REBOL Enhancement Proposal for the PARSE dialect
Author: Gabriele Santilli
Date: 9-May-2006
Contents:
1. Abstract
2. THROW
3. LITERAL
4. TO and THRU
5. NOT
6. FAIL
7. IF or CHECK
8. DO-RULE
9. REMOVE, REPLACE, REPLACE-ONLY
10. INTO-STRING (or INTO/STRING)
11. RULE! datatype
12. PARSE handling FUNCTION! values
13. DO
13.1 Why raise an ERROR! ?
1. Abstract
This REP is a summary of various proposals regarding the PARSE dialect that have been
made in the past few years. I wrote a REP for PARSE on January 2003, and Ladislav
Mecir wrote other proposals a little while later; new ideas have been proposed lately
by Brian Hawley on the REBOL3 AltME world.
I originally proposed adding the DO and THROW commands.
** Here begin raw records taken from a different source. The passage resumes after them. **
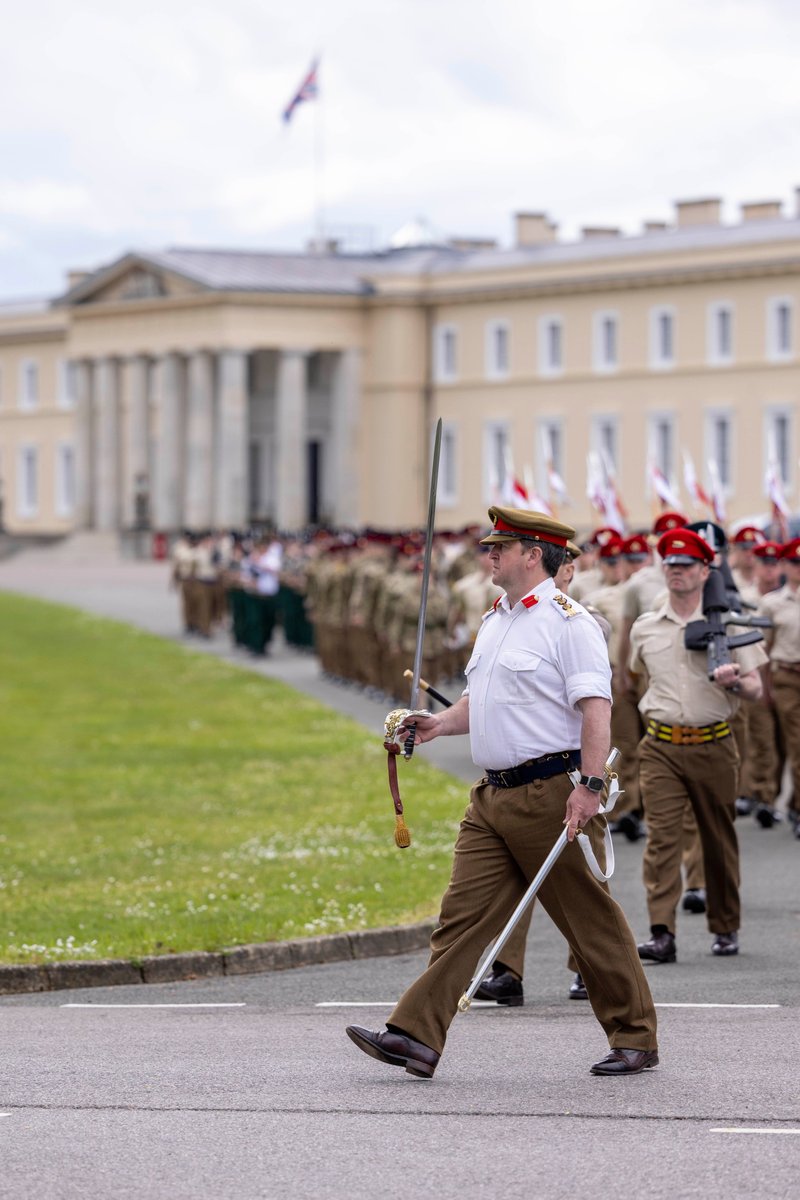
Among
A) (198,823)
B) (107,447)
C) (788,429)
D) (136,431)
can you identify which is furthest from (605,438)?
(198,823)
Ladislav proposed the LITERAL
command, making TO and THRU work with subrules, the NOT command, the FAIL command and the IF command; he
also proposes a DO-RULE command that should not be confused with my DO proposal.
Brian proposes CHECK (similar to Ladislav's IF), REMOVE, REPLACE, REPLACE-ONLY and INTO-STRING;
he's also proposing a RULE! datatype. I'm now proposing that PARSE should handle FUNCTION!
values specially, and this would allow adding most of the commands proposed here as mezzanine
code (although, it may still make sense to have them as keywords to avoid clashes with
normal REBOL functions).
2. THROW
The THROW command modifies the behavior of PARSE when a rule fails. It could be used while
parsing both blocks and strings. If the rule that follows the THROW command fails, PARSE should
raise an ERROR!, reporting the position of the PARSE cursor just before matching that rule in
the NEAR field of the error. THROW should accept a string argument as the error message.
rule: [pair! | 2 number!]
parse ["something else"] rule
; PARSE returns FALSE
parse ["something else"] [throw "Size expected" rule]
; ** Parse Error: Size expected
; ** Near: "something else"
digit: charset "0123456789"
parse "1234abc" [throw "Digit expected" [some digit end]]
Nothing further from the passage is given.